▶ **WORK ORDER**
Reproduce the passage of the Citi Bike methodology page starting at "We collected historical" and ending at "detailed trip information.".

▶ **SELECTED EXCERPT**
Methodology

A detailed overview of our data collection, processing, and analysis methods

Data Collection

Historical Trip Data

We collected historical Citi Bike trip data from January 2024 to October 2025, sourced from Citi Bike System Data. The dataset includes 96 monthly CSV files containing detailed trip information.

  • Total raw dataset size: ~15 GB
  • Total trips in raw data: ~84 million
  • Filtered dataset: 529,908 trips involving Columbia stations

Real-Time Station Status

Live station status data is fetched from the Citi Bike GBFS (General Bikeshare Feed Specification) API. This provides real-time information on bike availability, dock availability, and station status.

Station Selection

We focused our analysis on 7 Citi Bike stations in the Columbia University area, covering Morningside Heights and Manhattanville neighborhoods:

  • Broadway & W 122 St (Station ID: 7783.18)
  • Morningside Dr & Amsterdam Ave (Station ID: 7741.04)
  • W 120 St & Claremont Ave (Station ID: 7745.07)
  • Amsterdam Ave & W 119 St (Station ID: 7727.07)
  • W 116 St & Broadway (Station ID: 7713.11)
  • W 116 St & Amsterdam Ave (Station ID: 7692.11)
  • W 113 St & Broadway (Station ID: 7713.01)

These stations were selected based on their proximity to Columbia University campus and high relevance to student and staff commuting patterns.

Data Processing

Filtering Process

From the complete Citi Bike dataset, we filtered trips where either the origin (start_station_id) or destination (end_station_id) was one of our 7 Columbia-area stations. This resulted in 529,908 trips.

Data Schema

Each trip record contains 13 fields:

  • ride_id: Unique trip identifier
  • rideable_type: Bike type (classic_bike, electric_bike)
  • started_at, ended_at: Trip start and end timestamps
  • start_station_name, start_station_id: Origin station details
  • end_station_name, end_station_id: Destination station details
  • start_lat, start_lng, end_lat, end_lng: GPS coordinates
  • member_casual: User type (member or casual rider)

Data Pipeline

  1. Load all 96 monthly CSV files using Python pandas
  2. Parse datetime columns (started_at, ended_at)
  3. Filter trips involving Columbia stations
  4. Sort by trip start and end times
  5. Export to consolidated CSV file (columbia_filtered_citibike.csv, ~52 MB)

Analysis Methods

Temporal Analysis

We analyze usage patterns across multiple time scales:

  • Seasonal trends: Monthly aggregation to identify seasonal variations
  • Weekly patterns: Day-of-week analysis to understand weekday vs. weekend usage
  • Hourly distribution: Hour-of-day analysis to identify peak usage times

Station-Level Metrics

Key metrics calculated for each station:

  • Total trips: Count of trips originating or ending at the station
  • Inflow/Outflow balance: Net difference between arriving and departing bikes
  • Bike type distribution: Breakdown of classic vs. electric bike usage
  • User type distribution: Member vs. casual rider proportions

Visualization Tools

We use interactive visualizations built with Plotly and deck.gl to present findings:

  • Time series charts: Track usage trends over time
  • Heatmaps: Display hour-by-day usage patterns
  • Bar charts: Compare metrics across stations
  • 3D map visualization: Real-time station status with geographic context

Technologies & Tools

Data Processing

  • Python 3.x
  • pandas (data manipulation)
  • Jupyter notebooks (exploratory analysis)

Visualization

  • Plotly (interactive charts)
  • deck.gl (3D map visualization)
  • MapLibre (map rendering)

Web Application

  • Next.js 14 (React framework)
  • TypeScript
  • TailwindCSS (styling)

Backend

  • FastAPI (Python web framework)
  • RESTful API design
  • GBFS API integration

▶ **SUPPLIED RECORDS**
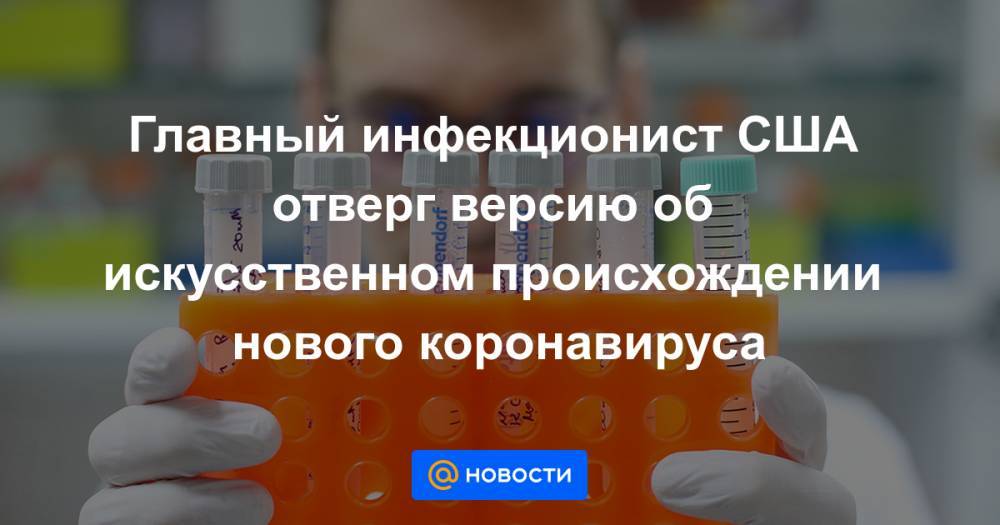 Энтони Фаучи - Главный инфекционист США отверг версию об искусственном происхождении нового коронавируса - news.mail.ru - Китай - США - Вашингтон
* * *
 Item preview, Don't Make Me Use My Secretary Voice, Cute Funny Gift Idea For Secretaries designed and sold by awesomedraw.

▶ **TASK SOLUTION**
We collected historical Citi Bike trip data from January 2024 to October 2025, sourced from Citi Bike System Data. The dataset includes 96 monthly CSV files containing detailed trip information.